## SELECTED TEXT
* Start *

Every element of level_map is a number between 0 and 239, representing the 240 unique tiles. We use this array to construct a level out of the tiles. The tile ripper generates this array, and later we'll use a level editor to add rows and columns, rearrange blocks of tiles, and so on. We declare the level_map as a far array to get it out of the default data segment. It will be a fairly large array, and we only have 64K in the default data segment. Even when using the large memory model, we always declare large arrays as far whenever possible to avoid overflowing the near data segment. That's why we also declare the ripper_tiles array to be far:

unsigned char far ripper_tiles[TILELIMIT][TILESIZE]; 

The ripper_tiles array keeps copies of the unique tile bitmaps in RAM for fast comparisons.

Next, we'll need to declare some global variables.

int tile_index;          /* keep track of current tile */ 
int level_index;         /* keep track of level position */ 
int ncols;               /* total columns in level map */ 
int col;                 /* keep track of current tile position */ 

The tile_index and level_index variables will be useful as we work our way through the rip() function. The ncols variable is the total number of columns we will rip. The final global variable we declare is col. Since we are going to rip the tiles one column at a time, we need to keep track of which column we are currently working on. This value does not need to be global; we could declare it in function main() and pass it to rip(). Some people frown on using global variables, but as a game programmer, I am in the habit of using them. Gamers must think in terms of optimizing everything, including stack space. If you have functions nested several levels deep, and you pass a variable all the way down and all the way back up again, it's not as efficient as having a value immediately available as a global.

On the other hand, you need to be careful with global variables. You don't want to overdo it. Globals take up room in the default data segment (unless declared far), and when working in real mode, gamers are constantly facing a shortage of near memory. Try to use globals appropriately, but sparingly.

Getting to main()

The tile ripper program begins with the main() function. The first thing main() does is examine the command- line parameters and make sure at least one input file is specified. If not, it notifies the user and politely exits. (We could have better error-checking at this point, such as checking the suffix to make sure a PCX file is specified. For a program designed for public consumption, this would be a requirement. But since we are designing this program for in-house use, we can be a little more relaxed about error-checking and just give ourselves enough of an error message to remind ourselves how the program works.)

The mystery function call in the next line of code is:

This code has far-reaching consequences. It is, perhaps, the most important thing we have done to this point. This single line of code assumes control of the VGA card and sets the video mode to Mode X.

* End *

## DATA EXTRACT
* Start *

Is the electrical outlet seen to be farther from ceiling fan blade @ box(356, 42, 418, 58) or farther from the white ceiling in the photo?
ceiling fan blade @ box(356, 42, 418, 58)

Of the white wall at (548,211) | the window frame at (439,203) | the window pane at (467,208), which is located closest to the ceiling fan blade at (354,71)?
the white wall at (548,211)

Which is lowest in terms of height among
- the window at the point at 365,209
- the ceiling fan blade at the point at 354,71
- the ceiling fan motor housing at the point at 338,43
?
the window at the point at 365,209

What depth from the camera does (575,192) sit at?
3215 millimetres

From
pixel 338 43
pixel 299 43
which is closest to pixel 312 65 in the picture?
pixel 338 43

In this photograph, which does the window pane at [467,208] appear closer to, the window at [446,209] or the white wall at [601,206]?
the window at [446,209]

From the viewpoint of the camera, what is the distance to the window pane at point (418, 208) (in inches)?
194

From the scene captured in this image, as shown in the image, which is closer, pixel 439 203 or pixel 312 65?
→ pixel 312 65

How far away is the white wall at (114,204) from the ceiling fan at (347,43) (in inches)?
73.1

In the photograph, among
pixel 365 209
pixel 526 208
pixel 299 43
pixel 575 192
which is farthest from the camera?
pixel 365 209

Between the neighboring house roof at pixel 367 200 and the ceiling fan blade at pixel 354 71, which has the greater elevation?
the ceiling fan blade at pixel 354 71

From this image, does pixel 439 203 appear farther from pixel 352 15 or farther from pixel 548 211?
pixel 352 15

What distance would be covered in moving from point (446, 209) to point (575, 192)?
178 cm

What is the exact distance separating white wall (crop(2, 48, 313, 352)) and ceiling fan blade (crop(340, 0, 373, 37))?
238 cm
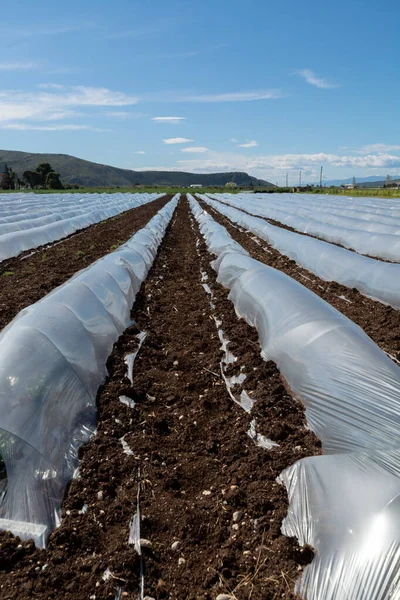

* End *

## GIVEN EXERCISE
Rewrite the tile ripper text between "Getting to main()" and "the program works.)", inclusive, putting "internal" in place of "in-house".

## TASK ANSWER
Getting to main()

The tile ripper program begins with the main() function. The first thing main() does is examine the command- line parameters and make sure at least one input file is specified. If not, it notifies the user and politely exits. (We could have better error-checking at this point, such as checking the suffix to make sure a PCX file is specified. For a program designed for public consumption, this would be a requirement. But since we are designing this program for internal use, we can be a little more relaxed about error-checking and just give ourselves enough of an error message to remind ourselves how the program works.)